I’m fanatic about all things tea-related. Lately, I’ve been fascinated with Wuyi yancha, aged Taiwanese oolongs, and sheng pu’ercha. Nearly all of my sessions as of late are performed gong fu, with pu’er tastings comprising probably eighty percent of them. My collection of pu’ercha is small, but growing steadily. Much of the specimens I drink daily are various samples, although I dig into a cake every so often.

I love trying new teas and I am always learning all I can about the world of tea. Hence, I spend a majority of the time I devote to tea either drinking, writing notes in my journal, or reading. But mostly drinking, as I think it should be. Since I have handwritten logs of everything I drink, I cannot usually find the extra time to log my notes here, and unfortunately my online log is underrepresented.

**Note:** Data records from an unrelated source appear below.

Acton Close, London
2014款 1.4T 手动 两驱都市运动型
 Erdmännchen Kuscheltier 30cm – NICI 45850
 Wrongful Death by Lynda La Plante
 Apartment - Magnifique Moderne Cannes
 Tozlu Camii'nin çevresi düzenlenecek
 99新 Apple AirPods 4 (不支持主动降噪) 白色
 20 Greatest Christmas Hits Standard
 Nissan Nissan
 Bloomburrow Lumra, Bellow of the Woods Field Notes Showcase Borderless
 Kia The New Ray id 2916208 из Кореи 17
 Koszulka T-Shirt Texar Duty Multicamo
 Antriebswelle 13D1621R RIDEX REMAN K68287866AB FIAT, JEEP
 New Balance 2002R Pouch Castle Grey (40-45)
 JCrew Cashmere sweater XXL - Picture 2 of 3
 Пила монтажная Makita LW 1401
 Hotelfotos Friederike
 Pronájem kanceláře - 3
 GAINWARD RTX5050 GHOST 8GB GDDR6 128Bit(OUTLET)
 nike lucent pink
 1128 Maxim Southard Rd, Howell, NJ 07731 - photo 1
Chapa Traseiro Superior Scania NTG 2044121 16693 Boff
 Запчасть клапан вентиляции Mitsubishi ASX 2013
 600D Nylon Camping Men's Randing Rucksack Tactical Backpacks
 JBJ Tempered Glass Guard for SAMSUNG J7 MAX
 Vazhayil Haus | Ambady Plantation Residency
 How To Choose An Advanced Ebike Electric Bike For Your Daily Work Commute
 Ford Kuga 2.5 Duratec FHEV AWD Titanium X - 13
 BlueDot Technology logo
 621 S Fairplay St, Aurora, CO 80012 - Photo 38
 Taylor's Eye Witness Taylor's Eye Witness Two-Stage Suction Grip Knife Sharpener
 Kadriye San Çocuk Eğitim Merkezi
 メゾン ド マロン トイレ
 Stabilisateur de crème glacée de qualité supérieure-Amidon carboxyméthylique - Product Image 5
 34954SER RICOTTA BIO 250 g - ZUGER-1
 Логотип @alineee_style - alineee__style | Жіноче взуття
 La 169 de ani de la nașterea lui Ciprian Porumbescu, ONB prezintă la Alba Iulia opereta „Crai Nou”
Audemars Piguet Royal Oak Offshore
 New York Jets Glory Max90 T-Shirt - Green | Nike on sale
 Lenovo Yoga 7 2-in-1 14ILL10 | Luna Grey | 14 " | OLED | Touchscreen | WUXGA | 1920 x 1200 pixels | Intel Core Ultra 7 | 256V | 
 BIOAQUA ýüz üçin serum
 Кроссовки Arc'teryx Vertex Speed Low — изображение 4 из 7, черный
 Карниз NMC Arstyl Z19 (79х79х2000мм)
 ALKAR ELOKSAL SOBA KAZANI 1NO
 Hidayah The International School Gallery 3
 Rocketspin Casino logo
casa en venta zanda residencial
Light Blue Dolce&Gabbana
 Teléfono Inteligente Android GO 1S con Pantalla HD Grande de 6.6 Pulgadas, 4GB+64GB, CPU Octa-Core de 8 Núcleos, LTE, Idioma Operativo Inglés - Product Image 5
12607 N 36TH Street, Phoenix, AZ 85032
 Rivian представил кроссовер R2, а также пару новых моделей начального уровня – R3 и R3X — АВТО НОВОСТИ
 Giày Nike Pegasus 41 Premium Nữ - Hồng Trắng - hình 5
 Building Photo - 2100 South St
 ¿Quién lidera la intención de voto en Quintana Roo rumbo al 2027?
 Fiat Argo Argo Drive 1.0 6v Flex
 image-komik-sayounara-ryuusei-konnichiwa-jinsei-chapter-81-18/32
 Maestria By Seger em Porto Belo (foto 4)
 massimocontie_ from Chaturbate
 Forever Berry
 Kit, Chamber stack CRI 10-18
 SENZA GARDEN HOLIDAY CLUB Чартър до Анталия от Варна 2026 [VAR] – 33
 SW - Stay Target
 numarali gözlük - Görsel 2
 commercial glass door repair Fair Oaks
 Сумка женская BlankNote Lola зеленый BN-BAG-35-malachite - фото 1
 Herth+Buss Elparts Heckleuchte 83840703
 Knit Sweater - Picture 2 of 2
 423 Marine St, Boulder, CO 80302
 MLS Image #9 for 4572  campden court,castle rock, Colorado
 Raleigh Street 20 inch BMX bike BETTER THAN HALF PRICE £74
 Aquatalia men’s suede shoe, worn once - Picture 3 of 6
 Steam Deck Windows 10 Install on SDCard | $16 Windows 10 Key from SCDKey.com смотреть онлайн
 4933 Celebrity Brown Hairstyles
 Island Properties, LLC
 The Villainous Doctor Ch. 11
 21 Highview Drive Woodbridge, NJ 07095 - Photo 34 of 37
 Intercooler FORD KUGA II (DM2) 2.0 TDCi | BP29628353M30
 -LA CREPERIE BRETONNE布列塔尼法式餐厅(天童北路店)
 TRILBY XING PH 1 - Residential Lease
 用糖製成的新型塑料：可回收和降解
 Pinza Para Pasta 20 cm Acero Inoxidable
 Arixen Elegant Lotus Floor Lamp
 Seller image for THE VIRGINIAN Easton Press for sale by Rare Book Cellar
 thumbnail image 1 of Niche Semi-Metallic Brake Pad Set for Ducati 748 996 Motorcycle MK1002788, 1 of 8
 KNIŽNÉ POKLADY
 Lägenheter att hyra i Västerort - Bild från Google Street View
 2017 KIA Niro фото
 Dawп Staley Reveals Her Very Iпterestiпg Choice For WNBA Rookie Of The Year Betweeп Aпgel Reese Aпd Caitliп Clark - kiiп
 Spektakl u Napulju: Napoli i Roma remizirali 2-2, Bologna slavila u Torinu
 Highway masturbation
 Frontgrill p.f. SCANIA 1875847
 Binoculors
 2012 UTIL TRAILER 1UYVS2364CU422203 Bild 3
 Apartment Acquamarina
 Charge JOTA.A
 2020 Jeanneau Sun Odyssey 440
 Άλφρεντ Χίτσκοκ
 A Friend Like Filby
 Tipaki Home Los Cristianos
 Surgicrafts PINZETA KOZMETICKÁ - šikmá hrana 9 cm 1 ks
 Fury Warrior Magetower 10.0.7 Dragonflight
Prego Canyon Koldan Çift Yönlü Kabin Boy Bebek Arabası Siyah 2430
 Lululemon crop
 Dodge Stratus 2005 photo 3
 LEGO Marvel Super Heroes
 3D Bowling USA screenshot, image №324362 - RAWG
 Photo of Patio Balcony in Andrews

When drinking, I look for a tea that presents a unique experience, something that involves every sense and provides intrigue in every aspect throughout steeps. I search for teas with balanced complexity and something that makes me keep reaching for my cup. I yearn to find all the positives a tea possesses and every subtle nuance hiding among the leaves. I try to be detailed in my notes and deliver a more comprehensive view of the tea, paying attention to things other than simply flavors and qualitative aspects of aroma, such as the form of the liquor and its development in the mouth. Things like this are much easier to compare between teas, as I find them to be more consistent between sessions, and also make distinctions between a good and mediocre tea easier to make.

Teaware
Adagio UtiliTEA electric kettle.
For gong fu, a 100 mL porcelain gaiwan and a 100mL Yixing di cao qing xi shi pot dedicated to mostly young sheng pu’er.
I drink all green teas in small (maybe 450mL) glass tumblers in the traditional style, with off-boiling water.